Active Crustal and Slab Seismicity in Hispaniola Revealed Through a Unified Machine-Learning-Derived Earthquake Catalog
Luis F. Muñoz-Santos, Jacob I. Walter, Jay Pulliam, Jottin Leonel, Eugenio Polanco, Javier RodríguezAbstract
Hispaniola lies at the complex boundary between the North American (NOAM) and Caribbean plates, where subduction, collision, and strike-slip tectonic processes generate frequent and damaging earthquakes. However, existing network operations have limited real-time access to stations and, as a result, catalogs are not sufficiently comprehensive to resolve fault structures and subducting slab geometries, constraining seismic hazard assessment.

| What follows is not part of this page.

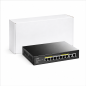 Cudy GS1010PE Switch Gigabit PoE+ 10 ports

In this study, we applied three widely used deep-learning phase pickers (EQTransformer, generalized phase detection, and PhaseNet) to continuous seismic data from 2014 to 2023. After phase association using PyOcto and event location with Hypoinverse, depth resolution improved significantly, revealing a southeastward-deepening seismicity trend consistent with the subduction processes in Hispaniola. Merging the individual catalogs produced an aggregated machine-learning (ML) catalog containing over 47,000 earthquakes within the Hispaniola region, representing roughly three times more than those reported by local seismic networks over the same period. This ML catalog shows strong agreement with local network catalogs in phase arrival times and event locations, while also capturing low-magnitude seismicity concentrated along major fault zones, including the Enriquillo–Plantain Garden and Septentrional–Oriente fault zone, as well as previously undercharacterized clusters near San José de Ocoa and the margins of Enriquillo Lake. After relocation with hypoDD, the aggregated catalog also enabled imaging of the subducting NOAM slab, which may extend westward to the Haiti–Dominican Republic border. Near ∼70° W, seismicity becomes diffuse and does not clearly define a coherent slab geometry. East of this longitude, seismicity delineates a collision zone where the north-dipping Caribbean slab meets the south-dipping NOAM slab, supporting earlier double-slab interaction models. These results demonstrate that ML-based workflows can generate high-quality seismic catalogs that resolve slab geometries and tectonic processes, thereby improving seismic hazard assessment and supporting real-time monitoring in complex plate boundary regions like Hispaniola.